Although all kinds of dementia are covered, not only Alzheimer’s, the new definition will not have an impact on claims management for now. This might change once the relevant biomarkers can be ascertained routinely. This underlines the importance of a severity criterion in the definition of dementia in the contract wording. Benefits should only be payable if symptoms of moderate or even severe cognitive decline are present. Nonetheless, claims management could become more vulnerable to early claims and even legal disputes. A respective exclusion clause might help to a certain extent. On the other hand, using biomarkers could make the assessment of Alzheimer’s more objective. Another question is whether the underwriting process would have to be modified. Anti-selection might occur if people undergo screening before applying for a policy. One might want to ask the applicant whether a test has already been taken.

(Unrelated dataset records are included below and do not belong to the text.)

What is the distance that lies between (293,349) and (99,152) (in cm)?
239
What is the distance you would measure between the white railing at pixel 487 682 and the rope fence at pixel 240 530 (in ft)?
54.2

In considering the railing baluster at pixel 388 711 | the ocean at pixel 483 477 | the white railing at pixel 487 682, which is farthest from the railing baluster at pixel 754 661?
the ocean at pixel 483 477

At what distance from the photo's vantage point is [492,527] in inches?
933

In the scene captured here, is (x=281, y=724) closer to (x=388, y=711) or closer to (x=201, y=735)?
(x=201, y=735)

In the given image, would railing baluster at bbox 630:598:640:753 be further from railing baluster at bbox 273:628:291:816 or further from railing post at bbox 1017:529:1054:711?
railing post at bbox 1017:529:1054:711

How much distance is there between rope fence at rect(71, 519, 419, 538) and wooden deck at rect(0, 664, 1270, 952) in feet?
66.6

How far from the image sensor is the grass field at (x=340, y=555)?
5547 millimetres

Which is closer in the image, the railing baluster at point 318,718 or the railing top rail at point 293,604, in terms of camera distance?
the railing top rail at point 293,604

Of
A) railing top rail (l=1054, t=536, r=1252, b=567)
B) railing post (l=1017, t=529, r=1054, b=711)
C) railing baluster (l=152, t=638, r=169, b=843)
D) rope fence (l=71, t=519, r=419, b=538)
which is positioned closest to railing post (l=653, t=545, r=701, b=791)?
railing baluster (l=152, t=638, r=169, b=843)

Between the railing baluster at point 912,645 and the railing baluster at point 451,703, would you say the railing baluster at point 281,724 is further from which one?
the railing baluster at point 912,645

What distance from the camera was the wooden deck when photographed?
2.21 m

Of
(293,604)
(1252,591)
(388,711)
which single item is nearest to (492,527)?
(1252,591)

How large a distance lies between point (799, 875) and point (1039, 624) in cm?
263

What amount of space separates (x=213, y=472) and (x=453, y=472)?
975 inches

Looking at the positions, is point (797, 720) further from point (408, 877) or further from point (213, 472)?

These issues will have to be addressed even more so once diagnostic blood tests have become mature enough for clinical routine. Three groups of scientists have recently developed and validated blood tests to detect Alzheimer’s with relatively good statistical outcomes. The blood tests detected abnormal beta-amyloid, or proteins from dead nerve cells.
Although only one of these studies suggested clinical utility might not be many years away, they have the potential to increase the speed of screening for new drug trials. By replacing expensive scanning and invasive investigations they could become invaluable in accelerating the process of developing new therapeutic strategies for Alzheimer’s.
In clinical practice the blood tests could act as an initial screening funnel to identify people who should undergo further diagnostics such as PET scanning or lumbar puncture. Understanding how the tests work in the population as a whole is an important next step; abnormal amyloid may be present in some individuals who do not have Alzheimer’s and be absent in some people who have Alzheimer’s. However, once the tests reach clinical maturity and become widely used they will be able to diagnose Alzheimer’s disease years before outward signs of cognitive decline have begun to show. This has implications for doctors attending to their patients, but also for insurance companies covering dementia and especially Alzheimer’s disease.
Endnotes
- Nakamura, A. et al., High performance plasma amyloid-β biomarkers for Alzheimer’s disease. Nature 554, 249-254 (2018). Nabers, A. et al., Amyloid blood biomarker detects Alzheimer’s disease. EMBO Molecular Medicine (2018). Preische, O. et al., Serum neurofilament dynamics predicts neurodegeneration and clinical progression in presymptomatic Alzheimer’s disease, Nature Medicine (2019).
- Jack, C.R. et al (2018) NIA-AA Research Framework; Towards a biological definition of Alzheimer’s disease. Alzheimer’s & Dementia. 14. 535-562. https://www.alzheimersanddementia.com/article/S1552-5260(18)30072-4/fulltext.
- Alzheimer’s Association. 2018 Alzheimer’s disease Facts and Figures. Alzheimer’s & Dementia 2018;14(3):367-429. https://www.alzheimersanddementia.com/article/S1552-5260(18)30041-4/abstract.
- Preische, O. et al., Serum neurofilament dynamics predicts neurodegeneration and clinical progression in presymptomatic Alzheimer’s disease, Nature Medicine (2019).
- Alzheimer’s Association, https://www.alz.org/alzheimers-dementia/diagnosis/medical_tests.
- Preventing Dementia through Mid-Life Interventions. Risk Insights January 2019.